■ **EXTRACTED INFORMATION**
------------------------------------------------------------------------
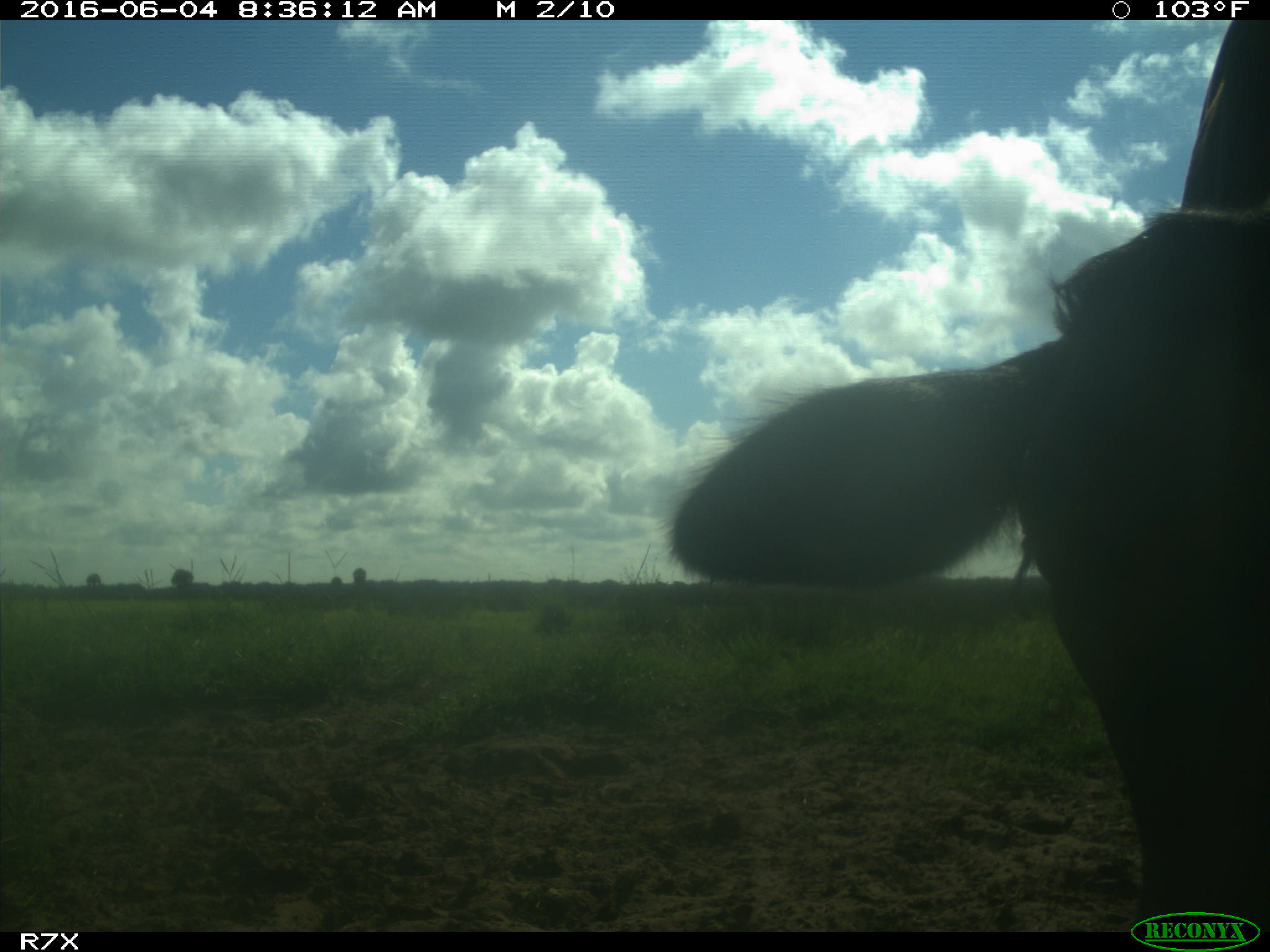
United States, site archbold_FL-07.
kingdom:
------------------------------------------------------------------------
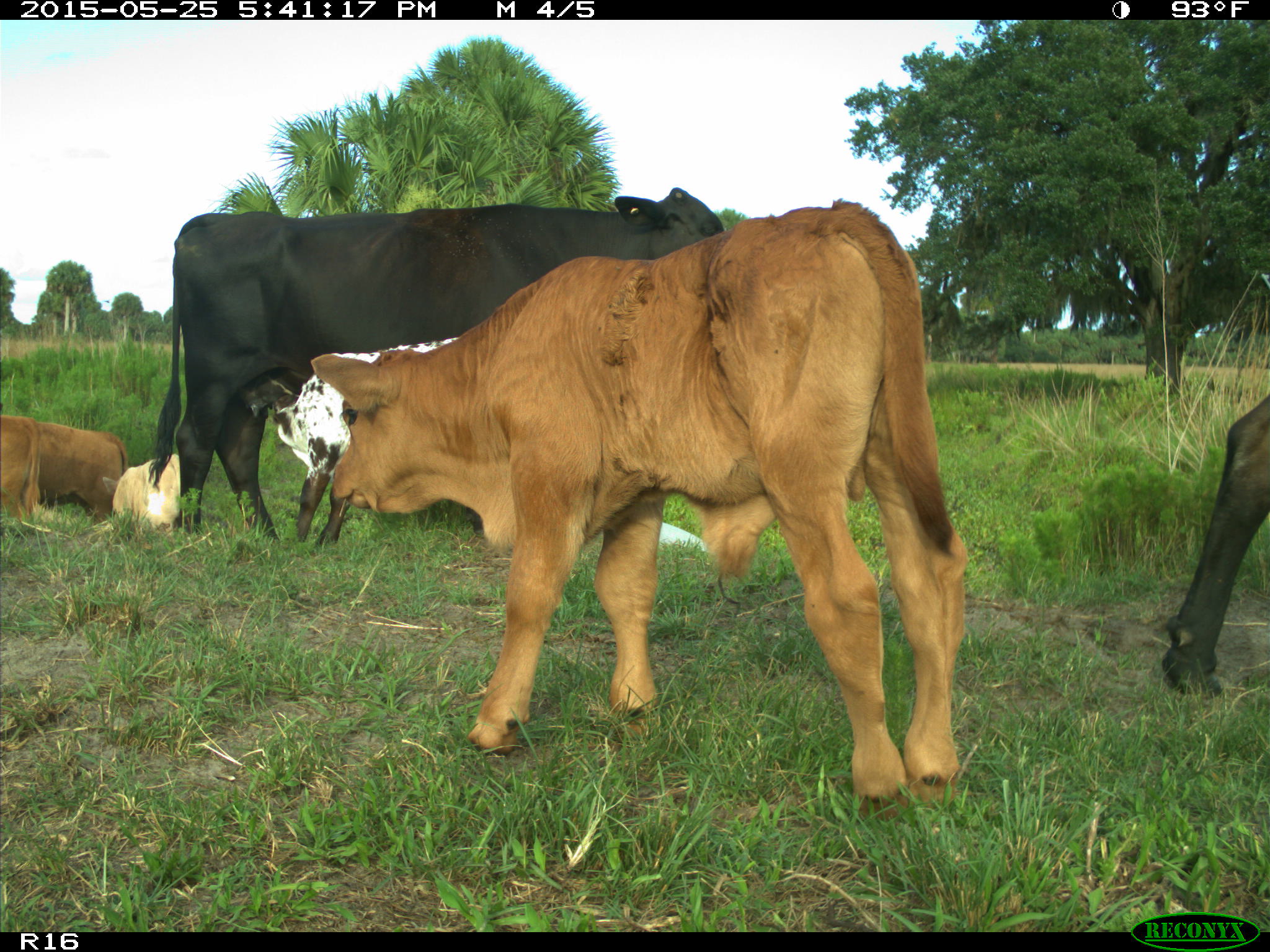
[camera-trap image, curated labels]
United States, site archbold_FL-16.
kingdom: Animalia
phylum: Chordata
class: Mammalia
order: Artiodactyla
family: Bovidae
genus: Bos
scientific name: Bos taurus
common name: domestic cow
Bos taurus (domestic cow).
------------------------------------------------------------------------
■ **WHAT TO WORK ON**
Pick out each line above that includes "United" and show it.

■ **SOLUTION TO THE PROBLEM**
United States, site archbold_FL-07.
United States, site archbold_FL-16.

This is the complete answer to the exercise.